Bar-David and Pe’er emphasized that the Histadrut and Na’amat do not fundamentally oppose raising the women’s retirement age, which has been planned as part of the upcoming Arrangements Law, but demand protections for women who may be harmed by the process. 

Bar-David and Pe’er wrote: “Raising the women’s retirement age, along with the economic advantages, carries a hidden risk of causing substantial harm to many women, including women in physically-demanding professions and women who struggle to integrate or remain in the job market at advanced ages. For these women, raising the retirement age means delaying their eligibility for pensions, which they depend on for their livelihoods. And this is in addition to the harm these women have suffered as a result of the COVID19 pandemic.” 
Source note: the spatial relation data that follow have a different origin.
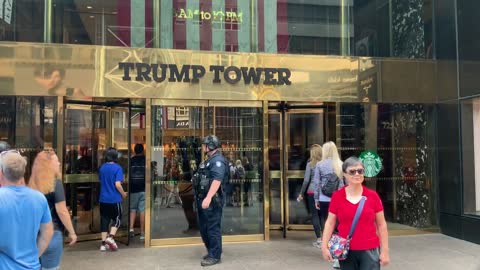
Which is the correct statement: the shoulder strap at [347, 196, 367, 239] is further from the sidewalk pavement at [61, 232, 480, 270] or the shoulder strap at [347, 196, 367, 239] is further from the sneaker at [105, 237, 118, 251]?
the sneaker at [105, 237, 118, 251]

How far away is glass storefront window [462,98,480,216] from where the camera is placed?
7926mm

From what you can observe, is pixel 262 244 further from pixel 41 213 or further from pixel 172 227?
pixel 41 213

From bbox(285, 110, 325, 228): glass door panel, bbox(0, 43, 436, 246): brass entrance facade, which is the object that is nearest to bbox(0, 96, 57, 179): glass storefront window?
bbox(0, 43, 436, 246): brass entrance facade

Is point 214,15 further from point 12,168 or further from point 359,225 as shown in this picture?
point 12,168

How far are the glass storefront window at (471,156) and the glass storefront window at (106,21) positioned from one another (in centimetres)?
582

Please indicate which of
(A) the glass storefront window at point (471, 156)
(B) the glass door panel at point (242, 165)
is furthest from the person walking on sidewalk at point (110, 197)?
(A) the glass storefront window at point (471, 156)

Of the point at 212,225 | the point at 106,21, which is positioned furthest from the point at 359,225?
the point at 106,21

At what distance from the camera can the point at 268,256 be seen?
6.71 meters

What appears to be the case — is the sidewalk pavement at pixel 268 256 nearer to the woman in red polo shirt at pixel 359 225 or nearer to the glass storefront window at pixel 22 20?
the woman in red polo shirt at pixel 359 225

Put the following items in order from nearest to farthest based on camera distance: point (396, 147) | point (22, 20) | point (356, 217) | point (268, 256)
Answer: point (356, 217) < point (268, 256) < point (22, 20) < point (396, 147)

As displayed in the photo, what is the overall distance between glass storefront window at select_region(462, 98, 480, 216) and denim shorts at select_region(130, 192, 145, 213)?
5721mm

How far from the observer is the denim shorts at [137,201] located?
26.0 ft

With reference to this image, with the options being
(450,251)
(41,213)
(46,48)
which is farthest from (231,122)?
(41,213)

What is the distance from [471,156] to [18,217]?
747 cm
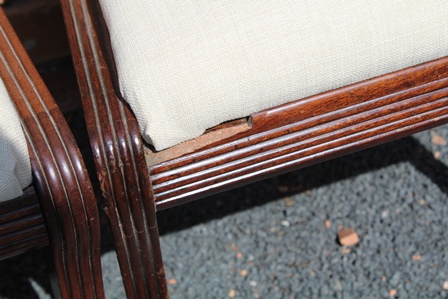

Histadrut and Na’amat’s statement on the proposed increase to the retirement age include: 

  • Discussing the draft in a legislative process separate from the Arrangements Law (which must be agreed upon along with the  state budget). Raising the retirement age is a complicated process which demands thorough and processional discussion. 
  • Setting the retirement age without an automatic update mechanism according to the increase in the average life expectancy.
  • Setting the retirement age for women at 64.
  • Enacting the increase gradually over a period of ten years, in order to allow for necessary preparations. 
  • Adding research by the National Insurance Institute to the proposal.
  • Developing a complementary set of provisions to limit the harm caused to women who will be hurt by the increase in the retirement age. The provisions should be provided for in the state budget and include, among other measures: increasing the wage subsidy (negative income tax) for older women working at low-wage jobs; extending the length of eligibility for unemployment benefits for older women; allocating resources for professional training and programs specifically targeted towards older women.

Bar-David and Pe’er concluded their letter to the Finance Minister with a clause demanding increased gender equality in the job market.

“Raising the women’s retirement age must be accompanied by steps to increase gender equality in the job market, in a way that will help remove obstacles and guarantee women more years of working at higher wages and contributing to their pension funds,” they wrote.